▶ [THE PROBLEM]: Write out, word for word, only the lines from the one containing "Where vertically does" through the final line of the data.

▶ [TASK INPUT]:
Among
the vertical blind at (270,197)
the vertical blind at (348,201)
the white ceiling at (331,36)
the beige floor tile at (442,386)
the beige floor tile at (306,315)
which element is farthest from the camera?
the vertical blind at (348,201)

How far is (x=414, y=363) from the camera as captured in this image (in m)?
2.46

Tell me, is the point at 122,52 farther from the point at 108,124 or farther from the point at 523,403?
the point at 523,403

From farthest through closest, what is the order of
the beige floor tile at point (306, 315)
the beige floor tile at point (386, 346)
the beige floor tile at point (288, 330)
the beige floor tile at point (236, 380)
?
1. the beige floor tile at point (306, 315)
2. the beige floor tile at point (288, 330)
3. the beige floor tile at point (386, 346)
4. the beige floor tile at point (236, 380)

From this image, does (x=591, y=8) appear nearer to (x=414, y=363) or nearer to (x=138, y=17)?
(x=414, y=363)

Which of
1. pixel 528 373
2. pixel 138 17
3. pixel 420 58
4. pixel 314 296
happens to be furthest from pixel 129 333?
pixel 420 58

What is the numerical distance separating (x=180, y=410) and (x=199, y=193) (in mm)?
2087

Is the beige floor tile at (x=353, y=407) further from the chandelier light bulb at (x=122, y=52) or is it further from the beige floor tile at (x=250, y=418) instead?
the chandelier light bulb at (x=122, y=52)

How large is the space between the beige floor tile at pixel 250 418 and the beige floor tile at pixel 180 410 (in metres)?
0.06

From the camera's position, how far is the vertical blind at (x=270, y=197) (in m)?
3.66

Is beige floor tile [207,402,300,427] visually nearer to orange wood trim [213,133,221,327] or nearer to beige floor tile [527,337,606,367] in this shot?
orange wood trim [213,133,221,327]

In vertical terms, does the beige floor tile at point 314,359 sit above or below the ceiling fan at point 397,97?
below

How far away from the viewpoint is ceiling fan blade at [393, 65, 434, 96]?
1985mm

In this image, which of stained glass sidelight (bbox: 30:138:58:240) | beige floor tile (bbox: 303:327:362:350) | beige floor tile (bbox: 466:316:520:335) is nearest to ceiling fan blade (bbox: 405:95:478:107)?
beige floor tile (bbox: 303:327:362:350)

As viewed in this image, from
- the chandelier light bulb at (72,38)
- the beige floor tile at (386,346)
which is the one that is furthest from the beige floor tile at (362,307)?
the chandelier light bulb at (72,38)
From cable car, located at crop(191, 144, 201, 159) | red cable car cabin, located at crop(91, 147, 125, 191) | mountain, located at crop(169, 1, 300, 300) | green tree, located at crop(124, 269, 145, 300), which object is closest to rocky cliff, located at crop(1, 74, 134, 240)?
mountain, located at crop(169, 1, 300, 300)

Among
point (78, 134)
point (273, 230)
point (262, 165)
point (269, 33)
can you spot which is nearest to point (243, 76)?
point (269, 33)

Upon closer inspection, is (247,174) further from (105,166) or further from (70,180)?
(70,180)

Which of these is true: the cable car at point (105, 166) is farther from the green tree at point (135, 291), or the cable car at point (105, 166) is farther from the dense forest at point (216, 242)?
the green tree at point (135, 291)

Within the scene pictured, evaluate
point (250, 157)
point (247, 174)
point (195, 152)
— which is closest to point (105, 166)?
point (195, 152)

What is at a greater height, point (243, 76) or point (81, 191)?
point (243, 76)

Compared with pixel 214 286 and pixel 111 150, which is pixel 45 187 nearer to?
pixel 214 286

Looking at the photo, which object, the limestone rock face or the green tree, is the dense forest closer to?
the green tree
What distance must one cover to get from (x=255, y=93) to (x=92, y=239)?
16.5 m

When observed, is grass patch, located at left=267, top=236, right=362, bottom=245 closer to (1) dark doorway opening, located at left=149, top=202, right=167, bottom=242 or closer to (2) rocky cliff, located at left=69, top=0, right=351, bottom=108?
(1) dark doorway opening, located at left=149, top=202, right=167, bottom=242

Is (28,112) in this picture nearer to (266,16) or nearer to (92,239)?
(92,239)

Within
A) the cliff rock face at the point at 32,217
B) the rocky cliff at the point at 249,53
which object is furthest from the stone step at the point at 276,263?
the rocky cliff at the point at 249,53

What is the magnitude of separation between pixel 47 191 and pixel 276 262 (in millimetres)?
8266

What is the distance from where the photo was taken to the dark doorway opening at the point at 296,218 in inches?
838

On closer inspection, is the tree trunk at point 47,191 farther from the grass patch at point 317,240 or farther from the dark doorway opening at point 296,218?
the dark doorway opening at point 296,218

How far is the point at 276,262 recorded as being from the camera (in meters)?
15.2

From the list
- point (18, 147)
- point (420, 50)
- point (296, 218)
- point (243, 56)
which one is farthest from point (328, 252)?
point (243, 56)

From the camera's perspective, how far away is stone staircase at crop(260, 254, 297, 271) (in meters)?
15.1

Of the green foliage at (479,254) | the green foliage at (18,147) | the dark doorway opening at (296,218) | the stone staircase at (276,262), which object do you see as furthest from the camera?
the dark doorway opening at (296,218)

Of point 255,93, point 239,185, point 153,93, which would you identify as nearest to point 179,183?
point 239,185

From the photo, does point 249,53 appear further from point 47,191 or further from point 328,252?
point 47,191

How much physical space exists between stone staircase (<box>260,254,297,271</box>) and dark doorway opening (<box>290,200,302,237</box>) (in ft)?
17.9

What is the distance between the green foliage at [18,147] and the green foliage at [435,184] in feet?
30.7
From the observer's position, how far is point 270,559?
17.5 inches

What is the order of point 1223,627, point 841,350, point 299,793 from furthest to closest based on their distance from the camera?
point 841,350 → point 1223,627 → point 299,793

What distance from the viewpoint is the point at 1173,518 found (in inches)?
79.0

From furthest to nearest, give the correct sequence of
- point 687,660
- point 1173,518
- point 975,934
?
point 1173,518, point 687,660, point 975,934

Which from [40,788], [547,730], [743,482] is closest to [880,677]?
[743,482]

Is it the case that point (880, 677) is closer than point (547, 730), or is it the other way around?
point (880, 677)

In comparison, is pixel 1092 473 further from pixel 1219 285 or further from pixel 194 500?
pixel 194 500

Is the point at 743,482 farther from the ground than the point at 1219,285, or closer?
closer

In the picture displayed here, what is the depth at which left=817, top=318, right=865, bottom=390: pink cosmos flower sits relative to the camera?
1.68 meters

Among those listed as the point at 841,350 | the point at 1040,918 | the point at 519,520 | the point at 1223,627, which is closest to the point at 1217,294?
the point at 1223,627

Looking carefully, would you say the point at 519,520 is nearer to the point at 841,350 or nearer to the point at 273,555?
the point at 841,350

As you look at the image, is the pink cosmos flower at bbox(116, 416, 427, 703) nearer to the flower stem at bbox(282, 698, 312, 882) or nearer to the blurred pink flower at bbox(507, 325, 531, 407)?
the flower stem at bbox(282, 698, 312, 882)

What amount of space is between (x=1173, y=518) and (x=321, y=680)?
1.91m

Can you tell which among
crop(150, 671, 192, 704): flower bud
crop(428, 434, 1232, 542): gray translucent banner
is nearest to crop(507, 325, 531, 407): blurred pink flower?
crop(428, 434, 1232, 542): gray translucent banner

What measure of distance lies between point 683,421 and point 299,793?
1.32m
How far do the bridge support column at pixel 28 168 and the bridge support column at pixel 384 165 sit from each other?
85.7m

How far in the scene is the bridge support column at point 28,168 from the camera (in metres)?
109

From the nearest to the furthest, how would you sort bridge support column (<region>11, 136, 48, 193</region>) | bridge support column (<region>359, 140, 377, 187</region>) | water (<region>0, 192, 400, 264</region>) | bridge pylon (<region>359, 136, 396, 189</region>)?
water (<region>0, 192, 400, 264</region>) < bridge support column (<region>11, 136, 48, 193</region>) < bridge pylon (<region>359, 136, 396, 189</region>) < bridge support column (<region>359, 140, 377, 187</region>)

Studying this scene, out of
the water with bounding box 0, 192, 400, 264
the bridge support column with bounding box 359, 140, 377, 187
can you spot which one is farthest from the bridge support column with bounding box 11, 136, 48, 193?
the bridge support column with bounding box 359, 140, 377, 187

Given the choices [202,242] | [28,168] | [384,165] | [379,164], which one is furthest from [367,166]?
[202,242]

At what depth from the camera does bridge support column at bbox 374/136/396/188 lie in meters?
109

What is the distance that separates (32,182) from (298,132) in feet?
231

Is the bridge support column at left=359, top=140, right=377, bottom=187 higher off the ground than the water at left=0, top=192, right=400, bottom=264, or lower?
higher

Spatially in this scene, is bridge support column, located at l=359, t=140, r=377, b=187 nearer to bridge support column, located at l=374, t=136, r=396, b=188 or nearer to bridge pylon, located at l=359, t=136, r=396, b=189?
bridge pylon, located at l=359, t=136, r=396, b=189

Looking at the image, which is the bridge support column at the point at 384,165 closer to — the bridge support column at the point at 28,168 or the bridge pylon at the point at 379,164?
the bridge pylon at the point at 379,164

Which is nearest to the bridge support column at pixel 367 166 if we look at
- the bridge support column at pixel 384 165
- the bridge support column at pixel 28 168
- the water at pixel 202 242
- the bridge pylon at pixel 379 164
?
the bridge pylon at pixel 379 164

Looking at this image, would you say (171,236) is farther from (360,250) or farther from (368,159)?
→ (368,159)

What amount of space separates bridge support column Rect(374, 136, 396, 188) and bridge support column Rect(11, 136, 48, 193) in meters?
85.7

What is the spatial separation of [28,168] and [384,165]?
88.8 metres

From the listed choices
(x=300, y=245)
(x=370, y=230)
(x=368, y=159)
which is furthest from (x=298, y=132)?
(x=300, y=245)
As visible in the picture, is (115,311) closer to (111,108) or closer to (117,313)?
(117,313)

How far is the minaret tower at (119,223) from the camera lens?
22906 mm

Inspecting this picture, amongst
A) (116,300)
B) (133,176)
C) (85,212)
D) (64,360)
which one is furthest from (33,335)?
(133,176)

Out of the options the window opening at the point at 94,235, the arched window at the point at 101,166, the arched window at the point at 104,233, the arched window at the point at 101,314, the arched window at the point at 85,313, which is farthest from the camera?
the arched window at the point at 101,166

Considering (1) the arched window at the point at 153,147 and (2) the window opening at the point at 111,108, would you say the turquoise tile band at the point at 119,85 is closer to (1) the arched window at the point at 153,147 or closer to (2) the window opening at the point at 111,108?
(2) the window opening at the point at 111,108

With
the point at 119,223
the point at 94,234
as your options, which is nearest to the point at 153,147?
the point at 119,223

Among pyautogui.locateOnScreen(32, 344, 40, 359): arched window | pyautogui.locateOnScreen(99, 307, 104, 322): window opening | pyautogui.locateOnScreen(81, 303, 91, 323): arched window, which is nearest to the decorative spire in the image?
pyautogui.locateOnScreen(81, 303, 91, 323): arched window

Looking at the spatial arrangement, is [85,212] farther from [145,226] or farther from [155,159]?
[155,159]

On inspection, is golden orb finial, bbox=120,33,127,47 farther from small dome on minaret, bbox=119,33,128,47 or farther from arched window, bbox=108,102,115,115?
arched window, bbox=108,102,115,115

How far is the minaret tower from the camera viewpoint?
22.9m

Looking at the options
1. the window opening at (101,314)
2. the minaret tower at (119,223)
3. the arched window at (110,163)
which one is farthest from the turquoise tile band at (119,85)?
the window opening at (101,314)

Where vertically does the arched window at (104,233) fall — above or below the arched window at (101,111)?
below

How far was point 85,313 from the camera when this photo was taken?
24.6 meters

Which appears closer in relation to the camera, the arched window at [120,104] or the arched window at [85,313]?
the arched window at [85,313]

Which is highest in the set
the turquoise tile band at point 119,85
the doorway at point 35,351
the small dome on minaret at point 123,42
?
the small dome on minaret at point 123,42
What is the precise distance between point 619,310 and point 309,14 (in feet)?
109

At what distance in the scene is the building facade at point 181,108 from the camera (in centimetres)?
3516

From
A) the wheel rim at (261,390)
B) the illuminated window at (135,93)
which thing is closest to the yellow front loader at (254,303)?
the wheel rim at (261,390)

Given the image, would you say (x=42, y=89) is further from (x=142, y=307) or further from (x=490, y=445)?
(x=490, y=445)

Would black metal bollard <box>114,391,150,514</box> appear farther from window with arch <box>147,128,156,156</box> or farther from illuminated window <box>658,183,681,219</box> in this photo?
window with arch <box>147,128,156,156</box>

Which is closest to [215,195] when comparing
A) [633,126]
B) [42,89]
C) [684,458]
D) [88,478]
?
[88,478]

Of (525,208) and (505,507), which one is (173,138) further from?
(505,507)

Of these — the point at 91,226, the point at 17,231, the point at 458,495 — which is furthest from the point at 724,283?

▶ [SOLUTION TO THIS EXERCISE]:
Where vertically does the arched window at (104,233) fall — above or below the arched window at (101,111)?
below

How far was point 85,313 from the camera when this photo was taken?
24.6 meters

Which appears closer in relation to the camera, the arched window at [120,104] or the arched window at [85,313]?
the arched window at [85,313]

Which is highest in the set
the turquoise tile band at point 119,85
the doorway at point 35,351
the small dome on minaret at point 123,42
?
the small dome on minaret at point 123,42
What is the precise distance between point 619,310 and point 309,14 (in feet)?
109

At what distance in the scene is the building facade at point 181,108 from the camera (in centimetres)?
3516

From
A) the wheel rim at (261,390)
B) the illuminated window at (135,93)
which thing is closest to the yellow front loader at (254,303)?
the wheel rim at (261,390)

Given the image, would you say (x=42, y=89) is further from (x=142, y=307) or further from (x=490, y=445)?
(x=490, y=445)

Would black metal bollard <box>114,391,150,514</box> appear farther from window with arch <box>147,128,156,156</box> or farther from illuminated window <box>658,183,681,219</box> in this photo?
window with arch <box>147,128,156,156</box>

Which is closest to [215,195] when comparing
A) [633,126]
B) [42,89]
C) [684,458]
D) [88,478]
?
[88,478]

Of (525,208) and (505,507), which one is (173,138) further from?
(505,507)

Of these — the point at 91,226, the point at 17,231, the point at 458,495 — which is furthest from the point at 724,283?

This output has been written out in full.